*Stated goal*.
Beneath this task is a listing; retype all of it exactly.

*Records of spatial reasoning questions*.
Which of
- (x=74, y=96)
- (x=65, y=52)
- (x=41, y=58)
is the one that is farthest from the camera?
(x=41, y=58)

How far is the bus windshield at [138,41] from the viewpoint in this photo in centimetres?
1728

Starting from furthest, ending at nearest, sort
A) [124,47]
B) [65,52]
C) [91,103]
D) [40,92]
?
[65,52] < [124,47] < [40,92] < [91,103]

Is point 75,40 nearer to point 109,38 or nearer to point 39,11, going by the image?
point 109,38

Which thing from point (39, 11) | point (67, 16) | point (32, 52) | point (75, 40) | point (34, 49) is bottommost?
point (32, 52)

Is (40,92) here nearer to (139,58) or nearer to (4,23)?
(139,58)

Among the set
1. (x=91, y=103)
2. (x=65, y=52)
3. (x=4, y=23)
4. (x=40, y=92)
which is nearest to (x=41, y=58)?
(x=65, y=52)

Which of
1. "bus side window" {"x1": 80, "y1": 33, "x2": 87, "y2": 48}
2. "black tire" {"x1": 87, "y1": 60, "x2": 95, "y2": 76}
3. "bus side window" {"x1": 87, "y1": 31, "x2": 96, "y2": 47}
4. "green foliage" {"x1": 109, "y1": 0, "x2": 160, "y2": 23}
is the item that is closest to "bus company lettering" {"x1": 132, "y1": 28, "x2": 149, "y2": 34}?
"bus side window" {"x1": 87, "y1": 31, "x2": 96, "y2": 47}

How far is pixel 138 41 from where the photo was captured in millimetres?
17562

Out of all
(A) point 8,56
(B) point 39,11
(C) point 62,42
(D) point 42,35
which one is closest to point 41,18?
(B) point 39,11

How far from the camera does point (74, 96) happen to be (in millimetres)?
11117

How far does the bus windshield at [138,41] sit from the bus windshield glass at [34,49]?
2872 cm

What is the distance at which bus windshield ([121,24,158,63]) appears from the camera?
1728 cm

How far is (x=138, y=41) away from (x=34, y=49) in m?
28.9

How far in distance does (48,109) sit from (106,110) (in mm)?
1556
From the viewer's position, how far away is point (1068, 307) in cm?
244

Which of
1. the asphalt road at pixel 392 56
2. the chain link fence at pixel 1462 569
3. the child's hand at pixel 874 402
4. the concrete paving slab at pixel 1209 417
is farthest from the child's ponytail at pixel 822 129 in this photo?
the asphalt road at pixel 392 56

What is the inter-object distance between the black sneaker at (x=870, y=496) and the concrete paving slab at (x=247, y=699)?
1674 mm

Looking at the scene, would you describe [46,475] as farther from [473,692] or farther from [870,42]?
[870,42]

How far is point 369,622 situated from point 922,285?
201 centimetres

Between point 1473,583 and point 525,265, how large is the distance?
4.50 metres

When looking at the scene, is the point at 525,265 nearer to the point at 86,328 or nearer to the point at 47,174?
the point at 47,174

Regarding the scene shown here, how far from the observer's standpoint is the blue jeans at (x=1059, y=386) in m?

*Answer to this exercise*.
Which of
- (x=74, y=96)
- (x=65, y=52)
- (x=41, y=58)
is the one that is farthest from the camera?
(x=41, y=58)

How far is the bus windshield at [138,41] from the viewpoint in this photo in centimetres?
1728

Starting from furthest, ending at nearest, sort
A) [124,47]
B) [65,52]
C) [91,103]
D) [40,92]
?
[65,52] < [124,47] < [40,92] < [91,103]

Is point 75,40 nearer to point 109,38 or nearer to point 39,11, going by the image?
point 109,38

Which thing from point (39, 11) | point (67, 16) | point (32, 52) | point (75, 40) | point (34, 49) is bottommost?
point (32, 52)

Is (40,92) here nearer to (139,58) or nearer to (4,23)?
(139,58)

Among the set
1. (x=91, y=103)
2. (x=65, y=52)
3. (x=4, y=23)
4. (x=40, y=92)
which is nearest to (x=41, y=58)?
(x=65, y=52)

Which of
1. "bus side window" {"x1": 80, "y1": 33, "x2": 87, "y2": 48}
2. "black tire" {"x1": 87, "y1": 60, "x2": 95, "y2": 76}
3. "bus side window" {"x1": 87, "y1": 31, "x2": 96, "y2": 47}
4. "green foliage" {"x1": 109, "y1": 0, "x2": 160, "y2": 23}
is the item that is closest to "bus company lettering" {"x1": 132, "y1": 28, "x2": 149, "y2": 34}?
"bus side window" {"x1": 87, "y1": 31, "x2": 96, "y2": 47}

How far is pixel 138 41 from where the photo was captured in millimetres?
17562

Out of all
(A) point 8,56
(B) point 39,11
(C) point 62,42
(D) point 42,35
which one is closest to point 41,18?
(B) point 39,11

How far from the camera does point (74, 96) happen to be (in millimetres)?
11117

How far does the bus windshield at [138,41] sit from the bus windshield glass at [34,49]?
2872 cm

What is the distance at which bus windshield ([121,24,158,63]) appears from the camera?
1728 cm

How far is (x=138, y=41) away from (x=34, y=49) in m?
28.9

How far in distance does (48,109) sit from (106,110) (in mm)?
1556
From the viewer's position, how far away is point (1068, 307) in cm?
244

Which of
1. the asphalt road at pixel 392 56
2. the chain link fence at pixel 1462 569
3. the child's hand at pixel 874 402
4. the concrete paving slab at pixel 1209 417
is farthest from the child's ponytail at pixel 822 129 in this photo?
the asphalt road at pixel 392 56

What is the inter-object distance between the black sneaker at (x=870, y=496) and the concrete paving slab at (x=247, y=699)?
1674 mm

Looking at the scene, would you describe [46,475] as farther from [473,692] or farther from [870,42]?
[870,42]

How far is point 369,622 situated from point 922,285?
201 centimetres

Between point 1473,583 and point 525,265, how large is the distance?
4.50 metres

When looking at the scene, is the point at 525,265 nearer to the point at 86,328 or nearer to the point at 47,174?
the point at 47,174

Regarding the scene shown here, how far from the observer's standpoint is the blue jeans at (x=1059, y=386) in m?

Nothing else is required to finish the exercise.